Limpió la mesa que no necesitaba ser limpiada. Les vertió agua en dos vasos tras secar el interior del reluciente vaso de Ralston con una servilleta impecablemente blanca que llevaba colgando de su caído hombro. El hombre lucía un gran bigote que le sentaba muy bien, pensó Serge.
– ¿Qué tomarán los señores? -les preguntó el señor Rosales entregando a cada uno de ellos un menú escrito a mano imitando las letras de molde, con errores ortográficos tanto en los platos escritos en español, que figuraban a la derecha, como en los ingleses que figuraban a la izquierda. "Pueden vivir aquí toda la vida y no llegar nunca a aprender inglés -pensó Serge -. Aunque tampoco aprenden el español. Una extraña versión anglicista de ambos idiomas que desdeñan los viejos y educados mexicanos del campo."
– Yo tomaré huevos rancheros -dijo Ralston con un acento que obligó a Serge a hacer una mueca muy a pesar suyo.
Sin embargo, parecía que al viejo le gustaba escuchar a Ralston intentar hablar español.
– Y usted, señor.
– Creo que tomaré chile relleno -dija Serge con una pronunciación tan a la inglesa como la de Ralston.
Todos los oficiales ya sabían que no hablaba español y que sólo entendía unas pocas palabras.
– ¿No hueles las cebollas y el chile verde? -dijo Ralston mientras la menuda y regordeta esposa de Rosales preparaba la comida en el cuarto posterior convertido en una cocina inadecuadamente ventilada.
– ¿Cómo puedes saber que es chile verde? -le preguntó Serge sintiéndose alegre esta noche -. Quizás es chile rojo o quizá ni siquiera es chile.
– Mi nariz nunca falla -dijo Ralston tocándose la parte lateral de la ventana de la nariz-. Si dejaras de fumar, el sentido del olfato lo tendrías tan agudo como yo.

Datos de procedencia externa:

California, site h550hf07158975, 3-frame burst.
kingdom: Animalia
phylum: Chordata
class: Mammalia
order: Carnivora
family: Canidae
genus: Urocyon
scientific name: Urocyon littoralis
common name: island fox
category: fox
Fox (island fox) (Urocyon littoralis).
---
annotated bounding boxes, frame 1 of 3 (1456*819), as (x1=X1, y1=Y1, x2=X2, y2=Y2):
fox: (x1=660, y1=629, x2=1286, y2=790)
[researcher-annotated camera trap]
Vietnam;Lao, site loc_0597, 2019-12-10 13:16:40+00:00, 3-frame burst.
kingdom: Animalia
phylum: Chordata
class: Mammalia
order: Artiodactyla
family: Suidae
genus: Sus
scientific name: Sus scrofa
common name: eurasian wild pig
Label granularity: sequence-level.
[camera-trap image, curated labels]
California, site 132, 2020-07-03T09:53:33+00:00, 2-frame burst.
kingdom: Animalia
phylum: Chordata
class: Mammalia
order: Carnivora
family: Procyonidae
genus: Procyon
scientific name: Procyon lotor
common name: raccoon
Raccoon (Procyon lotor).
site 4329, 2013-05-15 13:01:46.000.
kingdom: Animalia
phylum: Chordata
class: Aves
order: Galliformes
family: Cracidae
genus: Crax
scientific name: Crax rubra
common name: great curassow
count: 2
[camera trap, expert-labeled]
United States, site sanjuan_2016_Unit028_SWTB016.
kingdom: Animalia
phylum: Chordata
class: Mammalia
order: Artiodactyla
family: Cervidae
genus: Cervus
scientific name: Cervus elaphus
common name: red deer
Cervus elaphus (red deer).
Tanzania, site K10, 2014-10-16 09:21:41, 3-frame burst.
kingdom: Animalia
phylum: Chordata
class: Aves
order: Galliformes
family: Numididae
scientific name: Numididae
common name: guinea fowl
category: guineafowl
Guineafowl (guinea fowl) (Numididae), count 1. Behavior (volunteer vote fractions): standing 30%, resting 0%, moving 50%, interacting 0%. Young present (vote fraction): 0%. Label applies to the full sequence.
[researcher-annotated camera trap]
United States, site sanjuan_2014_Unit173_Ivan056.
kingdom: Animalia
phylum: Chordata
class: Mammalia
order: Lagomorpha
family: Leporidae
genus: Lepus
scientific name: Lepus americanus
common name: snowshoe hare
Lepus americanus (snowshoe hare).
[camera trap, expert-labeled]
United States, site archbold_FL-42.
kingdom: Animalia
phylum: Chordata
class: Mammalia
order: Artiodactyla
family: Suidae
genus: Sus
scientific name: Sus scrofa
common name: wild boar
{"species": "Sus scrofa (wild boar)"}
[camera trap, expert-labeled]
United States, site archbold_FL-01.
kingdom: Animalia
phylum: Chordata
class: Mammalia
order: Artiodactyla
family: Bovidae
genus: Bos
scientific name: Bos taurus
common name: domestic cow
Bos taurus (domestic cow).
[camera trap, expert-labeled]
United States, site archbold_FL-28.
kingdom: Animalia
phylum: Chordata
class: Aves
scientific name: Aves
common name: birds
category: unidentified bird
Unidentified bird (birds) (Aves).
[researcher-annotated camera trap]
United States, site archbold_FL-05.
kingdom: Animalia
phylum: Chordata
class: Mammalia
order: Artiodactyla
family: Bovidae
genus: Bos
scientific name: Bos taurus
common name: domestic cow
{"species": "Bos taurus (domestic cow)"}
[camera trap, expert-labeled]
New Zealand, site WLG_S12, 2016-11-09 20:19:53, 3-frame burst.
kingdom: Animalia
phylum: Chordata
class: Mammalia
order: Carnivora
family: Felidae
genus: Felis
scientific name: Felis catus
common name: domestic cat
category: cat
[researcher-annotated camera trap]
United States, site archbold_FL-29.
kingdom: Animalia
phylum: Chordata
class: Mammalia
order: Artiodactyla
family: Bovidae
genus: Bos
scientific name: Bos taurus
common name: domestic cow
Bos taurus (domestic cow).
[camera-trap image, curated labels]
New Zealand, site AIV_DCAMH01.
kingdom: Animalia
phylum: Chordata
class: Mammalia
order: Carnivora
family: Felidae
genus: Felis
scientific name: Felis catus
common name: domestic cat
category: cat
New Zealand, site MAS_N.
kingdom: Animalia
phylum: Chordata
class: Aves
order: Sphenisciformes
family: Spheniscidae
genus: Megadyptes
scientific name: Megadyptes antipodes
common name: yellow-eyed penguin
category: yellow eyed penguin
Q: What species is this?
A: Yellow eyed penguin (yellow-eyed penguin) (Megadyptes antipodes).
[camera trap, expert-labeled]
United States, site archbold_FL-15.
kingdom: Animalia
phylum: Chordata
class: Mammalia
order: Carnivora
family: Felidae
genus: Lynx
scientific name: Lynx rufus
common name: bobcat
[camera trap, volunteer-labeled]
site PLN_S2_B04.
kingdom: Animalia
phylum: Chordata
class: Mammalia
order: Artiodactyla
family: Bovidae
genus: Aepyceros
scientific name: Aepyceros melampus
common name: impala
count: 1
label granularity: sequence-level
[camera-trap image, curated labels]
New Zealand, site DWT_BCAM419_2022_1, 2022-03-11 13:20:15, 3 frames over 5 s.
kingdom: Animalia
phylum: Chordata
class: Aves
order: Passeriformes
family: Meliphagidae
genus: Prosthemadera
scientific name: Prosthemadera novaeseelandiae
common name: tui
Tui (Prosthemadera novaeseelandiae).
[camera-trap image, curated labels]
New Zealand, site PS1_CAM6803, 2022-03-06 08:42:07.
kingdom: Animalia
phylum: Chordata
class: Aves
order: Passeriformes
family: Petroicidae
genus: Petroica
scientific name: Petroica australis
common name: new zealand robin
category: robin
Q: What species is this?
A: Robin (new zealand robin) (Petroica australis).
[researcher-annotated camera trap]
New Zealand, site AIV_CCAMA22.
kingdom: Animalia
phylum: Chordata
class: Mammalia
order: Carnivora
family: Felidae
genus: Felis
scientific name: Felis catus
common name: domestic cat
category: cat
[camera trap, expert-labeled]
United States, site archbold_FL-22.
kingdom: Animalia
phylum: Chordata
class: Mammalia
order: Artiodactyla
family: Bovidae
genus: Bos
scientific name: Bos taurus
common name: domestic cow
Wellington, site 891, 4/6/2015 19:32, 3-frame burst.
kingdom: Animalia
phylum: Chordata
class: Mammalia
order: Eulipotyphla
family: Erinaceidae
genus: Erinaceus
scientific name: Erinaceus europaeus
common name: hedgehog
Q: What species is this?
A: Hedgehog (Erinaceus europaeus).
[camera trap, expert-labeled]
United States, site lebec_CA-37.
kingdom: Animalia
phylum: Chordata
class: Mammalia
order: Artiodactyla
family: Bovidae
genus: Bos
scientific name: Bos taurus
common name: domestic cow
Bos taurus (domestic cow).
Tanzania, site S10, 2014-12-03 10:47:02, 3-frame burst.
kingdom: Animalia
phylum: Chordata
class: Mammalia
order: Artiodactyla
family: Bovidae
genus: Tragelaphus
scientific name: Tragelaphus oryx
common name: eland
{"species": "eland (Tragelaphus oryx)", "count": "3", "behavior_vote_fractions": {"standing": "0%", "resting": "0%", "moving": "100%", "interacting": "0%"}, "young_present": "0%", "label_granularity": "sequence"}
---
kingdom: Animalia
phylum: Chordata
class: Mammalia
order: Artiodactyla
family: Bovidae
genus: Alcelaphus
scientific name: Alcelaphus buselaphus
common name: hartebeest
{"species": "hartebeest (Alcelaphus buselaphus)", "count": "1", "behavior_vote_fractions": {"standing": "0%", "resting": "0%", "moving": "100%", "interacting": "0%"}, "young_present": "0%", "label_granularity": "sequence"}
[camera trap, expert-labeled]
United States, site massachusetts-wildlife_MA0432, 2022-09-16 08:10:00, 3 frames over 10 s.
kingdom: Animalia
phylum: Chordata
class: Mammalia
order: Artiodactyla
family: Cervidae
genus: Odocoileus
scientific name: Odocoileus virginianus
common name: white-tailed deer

Serge pensó que una cerveza le cuadraría bien al chile relleno y se preguntó si, conociéndole bien, Ralston pediría una cerveza para acompañar la cena. Ahora trabajaban de paisano y una cerveza a la hora de cenar no podía hacerles daño. Los oficiales secretos bebían sin trabas, claro, y los investigadores eran bebedores legendarios, entonces, ¿por qué no los oficiales de vehículos de delito? No obstante, comprendía que últimamente había estado bebiendo demasiado y tendría que perder cinco quilos antes del próximo examen físico, de lo contrario el médico le enviaría seguramente al capitán "una carta de hombre gordo". En Hollywood no había bebido muchas cervezas porque solía tomar martinis. Le había resultado muy fácil acostumbrarse a los martinis. Se había emborrachado con mucha frecuencia no estando de servicio. Pero todo aquello formaba parte de su entrenamiento, pensó. El cuerpo no debe ser maltratado, por lo menos en exceso. Había estado considerando la posibilidad de reducir los cigarrillos fumados a una cajetilla diaria y había vuelto a jugar a balonmano en la academia. Algo había en su regreso a Hollenbeck que había beneficiado su salud.